On considering where your food comes from

I want people to think about the big corporations that sell food. They really do a good job of making things cheap and convenient, which is great, but is it environmentally sustainable? I think a lot of the time when people go to the grocery store they’re made to be unaware of what goes into bringing that food to them. Like, what kind of conditions do the migrant workers who harvest and process live in? Often I think about how neither of my parents were born here — in a different universe, it could be my own family members coming here for six or seven months of the year to do hard work, and not be paid what they deserve. I hope that people have started paying more attention to these issues, especially in the wake of the pandemic.

On how Square helps Lucky Bug Farm operate smoothly

Some platforms I considered were like “Hire a designer! Learn our code!” and I was like “Nope!” I wanted to make something visually appealing by myself, and Square made it easy to do. Having the free basic plan to start off with was super helpful, because I literally had no money coming in when I set up the website. It was a great option to be able to start with something free, with the ability to build up to paid, when I wanted to have my own fonts and my own domain, and I wouldn’t have to switch platforms.

Square is great for the market, because I didn’t want two different platforms for eCommerce and Point of Sale — I wanted them to be linked, and I wanted to be able to track the things I sell on my website and the things that sell at market through the same platform. I love that I can do that with Square. Also, so many small businesses use Square, and I took that as a really great sign. I thought: “Really cool businesses that I look up to are using Square, and they’re doing pretty well.
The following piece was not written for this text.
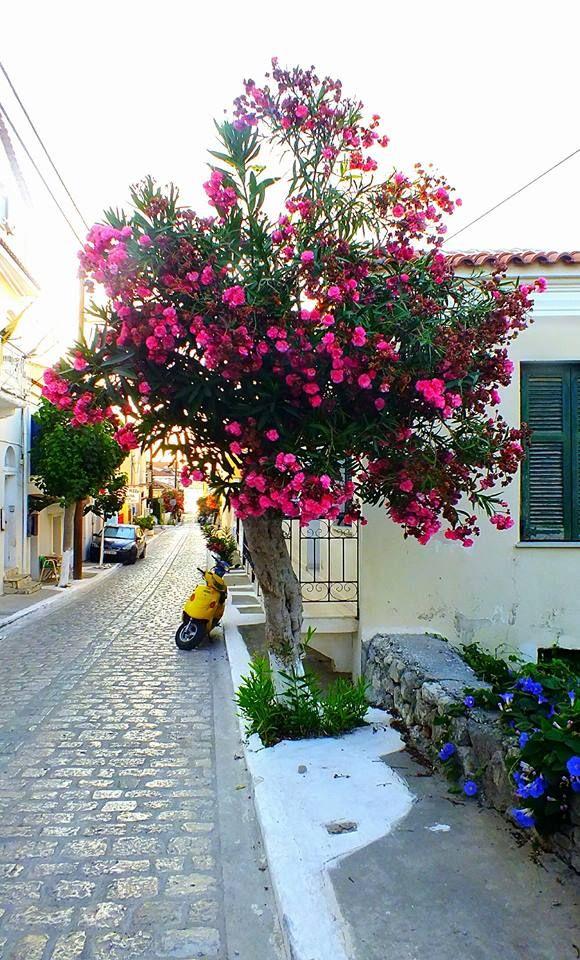 SAmos Pitagore  sokak 2016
So maybe I’ll do well, too!” I also love that I don’t need an internet connection like I would with other POS options.

On her dreams for the future of Lucky Bug Farm, and how she wants to continue as a community advocate going forward

In the immediate future, my dream is just to get through this season without a broken back! But otherwise, I’d like Lucky Bug Farm to offer value-added products made from our produce. Things like hot pepper sauces and tomato sauces and salsas, to start. As for the future of my advocacy, for this season, I’m providing farm box shares to the Kitchener-Waterloo Community Fridge. Going forward, I’d also like to do more work like Cheyenne Sundance does with Growing in the Margins. She mentored me, and showed me that you can be a young woman of colour who farms with a focus on equity.

I’d love to start a program that would teach middle and high-school aged youth in the margins how to grow their own food. I would love to partner with a school board for a program like that — there’s so much wasted space in our cities that’s just tied up in bureaucratic red tape, and school sites would allow for great opportunities to grow a good amount of food throughout the summer months. I’d also love to offer programming, specifically to young black girls, to show them that they can grow food if they’re interested in it, and if they want to form a connection with the land. That’s one of many dreams I have.